There are a large number of big-picture reports which are typically good reads. The likes of Howard Marks, The Absolute Return letter, GMO’s Ben Inker and James Montier, as well as a myriad of sites such as Seeking Alpha or A Wealth of Common Sense. While they rarely have any particular investment outcome, they can explain and illuminate.  Our persistent problem is confirmation bias, which influences us to absorb ones we agree with.

  • When it comes to fund manager material the picture narrows. Many provide ‘insights’ separate from performance reporting. There is plenty to absorb that is very helpful, particularly in analysing trends. It though acknowledges its own confirmation bias – a value manager can explain the data behind the lagging performance of value stocks, but clearly will not concede to data that might support growth and momentum stocks. Nor will a bond manager tell you that high-yield is the best place for current investing.

    The fund performance reports are problematic. The bulk make mostly inane well-known introductory comments about the general state of economies and the recent performance of relevant indices. Then we typically get a run through sector or thematic data at a high level before heading to the fund’s top three out- and under-performers for the month.  What have we learnt?

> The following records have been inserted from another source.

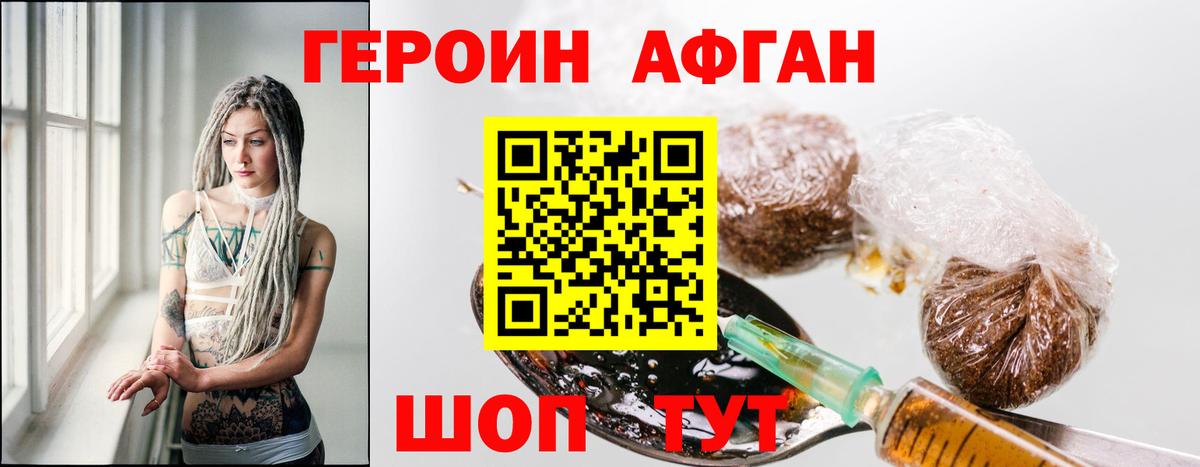 Балашиха  Героин белый  Вход с VPN 
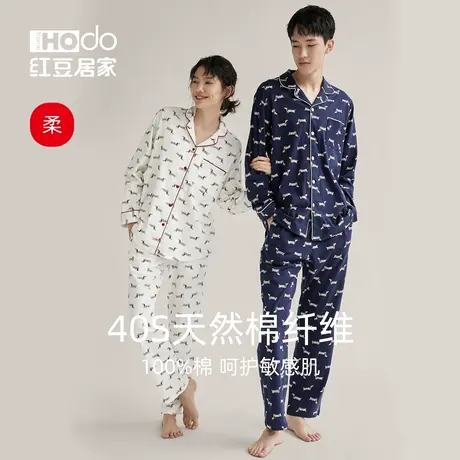 红豆居家情侣睡衣女纯棉柔感全棉长袖薄款家居服套装春秋季男图片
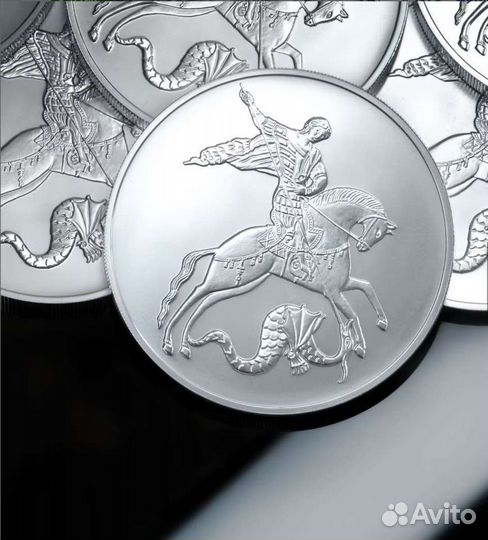 Инвестиционная монета Георгий Победоносец серебро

    Take this further, charts shown from since inception as though investors collectively experience it from day one, or a starting point that one assumes flatters performance. Never mind the listed investment companies (LICs) that don’t have an index, apparently.

    Cut to the chase on what we see in today’s markets. In equities, it is obvious those with holdings in favourite techs have outperformed all else. Yet few of this cohort nut-out a case for the uncertain or disbelievers to get on board. Where is a work-through of the upside case for stocks on very high valuations? Value-oriented managers offer little more than carping on about how solid the outlook is for their selection. How about what has happened to their valuations over time; have they delivered on expectations; or are revisions par for the course? Just shouting that its unfair won’t get one across the line.

    It is rare to see an attribution of any kind, and data on metrics such as P/E, earnings growth, etc is notably absent, even good old risk measures are clearly not important as they don’t feature outside the original promo material.

    We are often told to learn from our failures. Fund reports are akin to the sensitivity displayed for school starters. A delicate comment on a stock that ‘disappointed’ is the most one sees. Misjudging trends is part of humanity, but within a team of experienced analysts, is there enough debate and voice for the contrarian?

    Asset classes outside equity are not much better, though fixed income is the most grounded given that monetary conditions do really matter. Where the commentary is lacking is, for example, in spread sectors with little historical context provided on where they sit and influence of current conditions.

    Complaining about fund managers is one thing, the advisery world could do more to decide what information is useful. What do we need to know about the fund’s current position and what data should we expect to find that we can usefully apply to a decision on the fund’s role in a portfolio? In the new reconciliation world, can we meet in the middle?

    *choose between comedian Bo Burnham, Lerner’s My Fair Lady or Shakespeare’s Hamlet – all of which use words x 3 to great effect.